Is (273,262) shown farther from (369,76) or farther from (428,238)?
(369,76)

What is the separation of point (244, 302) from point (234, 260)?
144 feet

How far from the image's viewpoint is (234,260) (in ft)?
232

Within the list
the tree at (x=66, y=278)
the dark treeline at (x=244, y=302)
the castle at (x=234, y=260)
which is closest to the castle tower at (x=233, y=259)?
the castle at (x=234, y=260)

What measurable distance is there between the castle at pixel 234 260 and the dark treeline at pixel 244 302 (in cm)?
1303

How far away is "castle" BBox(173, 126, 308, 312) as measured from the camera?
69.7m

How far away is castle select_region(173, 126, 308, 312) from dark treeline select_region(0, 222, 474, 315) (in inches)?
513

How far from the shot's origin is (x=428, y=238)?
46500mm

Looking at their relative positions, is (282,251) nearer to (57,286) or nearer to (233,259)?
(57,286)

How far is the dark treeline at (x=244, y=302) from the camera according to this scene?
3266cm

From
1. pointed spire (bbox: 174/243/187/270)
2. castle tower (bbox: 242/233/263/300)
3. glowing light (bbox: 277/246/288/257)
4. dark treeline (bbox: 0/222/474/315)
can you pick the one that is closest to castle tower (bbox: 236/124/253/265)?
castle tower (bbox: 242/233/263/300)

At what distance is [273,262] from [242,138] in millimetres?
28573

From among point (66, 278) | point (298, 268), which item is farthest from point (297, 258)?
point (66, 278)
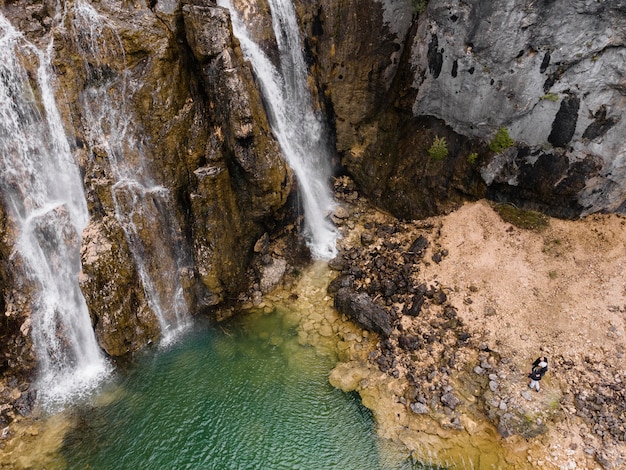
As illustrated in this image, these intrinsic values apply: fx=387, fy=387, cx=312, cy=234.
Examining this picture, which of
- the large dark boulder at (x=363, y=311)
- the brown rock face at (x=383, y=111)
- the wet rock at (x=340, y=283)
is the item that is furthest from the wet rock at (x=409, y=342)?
the brown rock face at (x=383, y=111)

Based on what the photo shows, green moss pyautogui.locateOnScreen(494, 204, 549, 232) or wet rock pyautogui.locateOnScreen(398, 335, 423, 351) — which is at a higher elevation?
→ green moss pyautogui.locateOnScreen(494, 204, 549, 232)

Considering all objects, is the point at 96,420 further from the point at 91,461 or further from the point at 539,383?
the point at 539,383

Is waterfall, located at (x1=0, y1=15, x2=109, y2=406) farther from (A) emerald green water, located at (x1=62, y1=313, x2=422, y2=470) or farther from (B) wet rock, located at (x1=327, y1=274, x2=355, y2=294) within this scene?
(B) wet rock, located at (x1=327, y1=274, x2=355, y2=294)

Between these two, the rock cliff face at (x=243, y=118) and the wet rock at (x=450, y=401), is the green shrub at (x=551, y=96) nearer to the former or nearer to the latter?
the rock cliff face at (x=243, y=118)

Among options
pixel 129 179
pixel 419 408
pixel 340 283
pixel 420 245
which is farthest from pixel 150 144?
pixel 419 408

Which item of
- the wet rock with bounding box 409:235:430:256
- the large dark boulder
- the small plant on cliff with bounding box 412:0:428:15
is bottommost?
the large dark boulder

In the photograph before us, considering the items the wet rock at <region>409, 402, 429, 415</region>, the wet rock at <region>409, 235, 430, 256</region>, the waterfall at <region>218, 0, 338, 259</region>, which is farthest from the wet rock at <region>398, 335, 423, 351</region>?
the waterfall at <region>218, 0, 338, 259</region>

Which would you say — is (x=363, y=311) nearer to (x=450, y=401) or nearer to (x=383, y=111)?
(x=450, y=401)
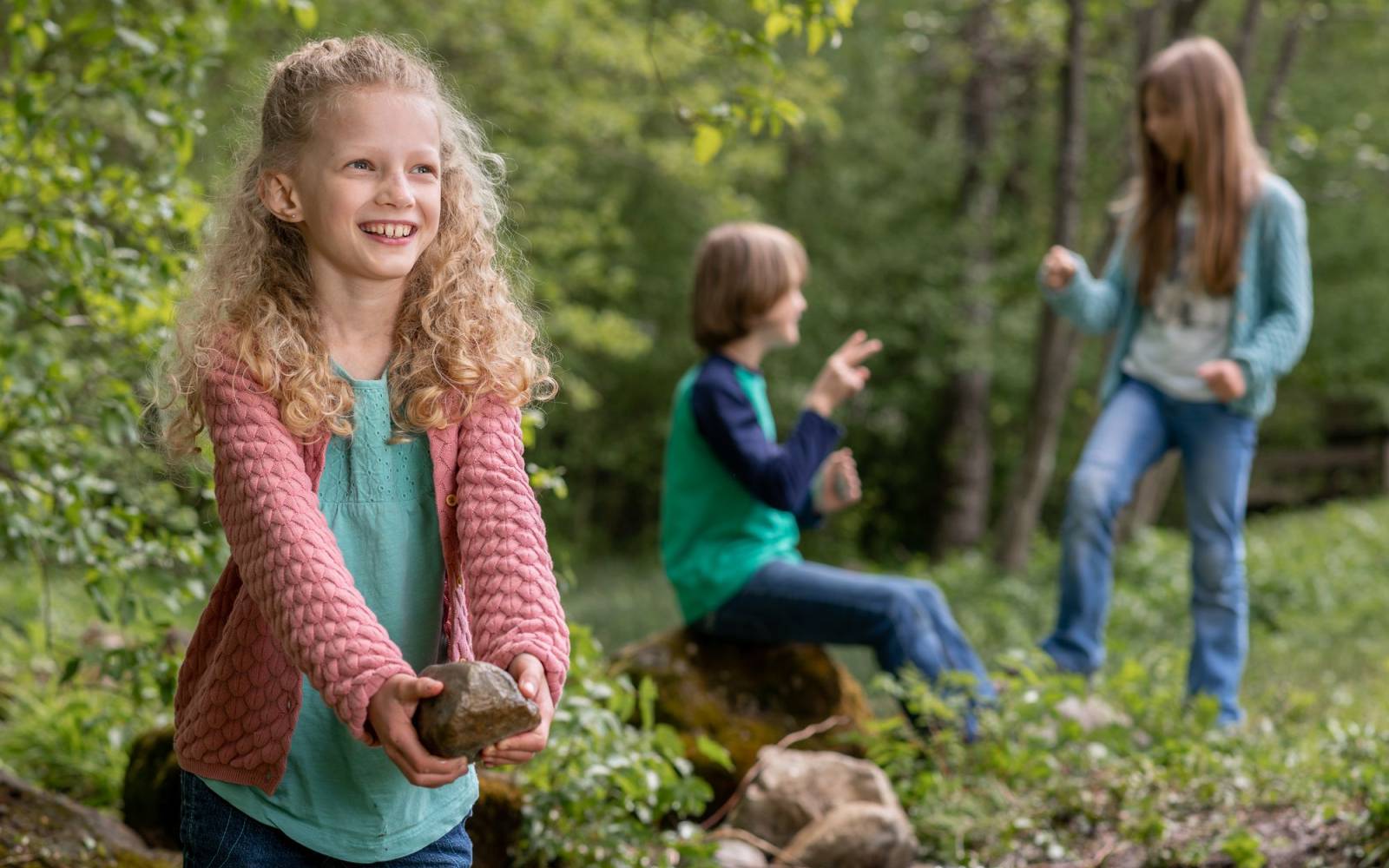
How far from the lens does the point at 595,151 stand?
1121cm

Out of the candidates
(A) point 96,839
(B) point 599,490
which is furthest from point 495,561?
(B) point 599,490

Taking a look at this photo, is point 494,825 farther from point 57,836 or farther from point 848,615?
point 848,615

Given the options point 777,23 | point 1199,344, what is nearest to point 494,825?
point 777,23

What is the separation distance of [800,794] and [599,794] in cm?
75

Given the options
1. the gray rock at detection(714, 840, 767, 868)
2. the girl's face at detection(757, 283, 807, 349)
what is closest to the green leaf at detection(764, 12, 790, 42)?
the girl's face at detection(757, 283, 807, 349)

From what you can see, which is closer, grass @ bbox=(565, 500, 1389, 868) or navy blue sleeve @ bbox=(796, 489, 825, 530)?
grass @ bbox=(565, 500, 1389, 868)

● ● ●

● **Problem details**: Each entry must be retyped word for word, with every image omitted.

● **The answer**:
Is (273,262) shown farther from (369,76) or farther from (428,238)?
(369,76)

What is the separation of point (244, 302) from point (234, 260)?
144 feet

How far from the image's viewpoint is (234,260) (in ft)?
232

Within the list
the tree at (x=66, y=278)
the dark treeline at (x=244, y=302)
the castle at (x=234, y=260)
which is closest to the castle tower at (x=233, y=259)?
the castle at (x=234, y=260)

What measurable distance is there between the castle at pixel 234 260 and the dark treeline at pixel 244 302 (in cm)?
1303

How far away is "castle" BBox(173, 126, 308, 312) as measured from the camera?
69.7m

How far away is castle select_region(173, 126, 308, 312) from dark treeline select_region(0, 222, 474, 315) (in inches)?
513

How far from the shot's origin is (x=428, y=238)?
46500mm

Looking at their relative positions, is (282,251) nearer to (57,286) or nearer to (233,259)?
(57,286)

How far is the dark treeline at (x=244, y=302) from the camera according to this scene?
3266cm

From
1. pointed spire (bbox: 174/243/187/270)
2. castle tower (bbox: 242/233/263/300)
3. glowing light (bbox: 277/246/288/257)
4. dark treeline (bbox: 0/222/474/315)
can you pick the one that is closest to castle tower (bbox: 236/124/253/265)?
castle tower (bbox: 242/233/263/300)

At what distance is [273,262] from [242,138] in millimetres?
28573

From among point (66, 278) | point (298, 268), which item is farthest from point (297, 258)?
point (66, 278)
As illustrated in this image, these intrinsic values apply: fx=387, fy=387, cx=312, cy=234.
Examining this picture, which of
- the large dark boulder at (x=363, y=311)
- the brown rock face at (x=383, y=111)
- the wet rock at (x=340, y=283)
is the item that is furthest from the wet rock at (x=409, y=342)?
the brown rock face at (x=383, y=111)

Based on what the photo shows, green moss pyautogui.locateOnScreen(494, 204, 549, 232) or wet rock pyautogui.locateOnScreen(398, 335, 423, 351) — which is at a higher elevation?
→ green moss pyautogui.locateOnScreen(494, 204, 549, 232)

Considering all objects, is the point at 96,420 further from the point at 91,461 or further from the point at 539,383?
the point at 539,383

Is waterfall, located at (x1=0, y1=15, x2=109, y2=406) farther from (A) emerald green water, located at (x1=62, y1=313, x2=422, y2=470) or farther from (B) wet rock, located at (x1=327, y1=274, x2=355, y2=294) within this scene?
(B) wet rock, located at (x1=327, y1=274, x2=355, y2=294)

Between these two, the rock cliff face at (x=243, y=118) and the wet rock at (x=450, y=401), is the green shrub at (x=551, y=96) nearer to the former or nearer to the latter?
the rock cliff face at (x=243, y=118)

Among options
pixel 129 179
pixel 419 408
pixel 340 283
pixel 420 245
which is farthest from pixel 150 144?
pixel 419 408

Which item of
- the wet rock with bounding box 409:235:430:256
- the large dark boulder
- the small plant on cliff with bounding box 412:0:428:15
is bottommost?
the large dark boulder

In the photograph before us, considering the items the wet rock at <region>409, 402, 429, 415</region>, the wet rock at <region>409, 235, 430, 256</region>, the waterfall at <region>218, 0, 338, 259</region>, which is farthest from the wet rock at <region>398, 335, 423, 351</region>?
the waterfall at <region>218, 0, 338, 259</region>

Which would you say — is (x=363, y=311) nearer to (x=450, y=401) or nearer to (x=383, y=111)?
(x=450, y=401)
How far from the lens does the point at 595,151 stand?
1121cm

Out of the candidates
(A) point 96,839
(B) point 599,490
which is furthest from point 495,561?
(B) point 599,490

Taking a look at this photo, is point 494,825 farther from point 57,836 or farther from point 848,615?
point 848,615

Given the options point 777,23 | point 1199,344, what is nearest to point 494,825?
point 777,23

What is the separation distance of [800,794] and [599,794] in cm?
75

Given the options
1. the gray rock at detection(714, 840, 767, 868)
2. the girl's face at detection(757, 283, 807, 349)
what is closest to the green leaf at detection(764, 12, 790, 42)?
the girl's face at detection(757, 283, 807, 349)

From what you can see, which is closer, grass @ bbox=(565, 500, 1389, 868) or navy blue sleeve @ bbox=(796, 489, 825, 530)?
grass @ bbox=(565, 500, 1389, 868)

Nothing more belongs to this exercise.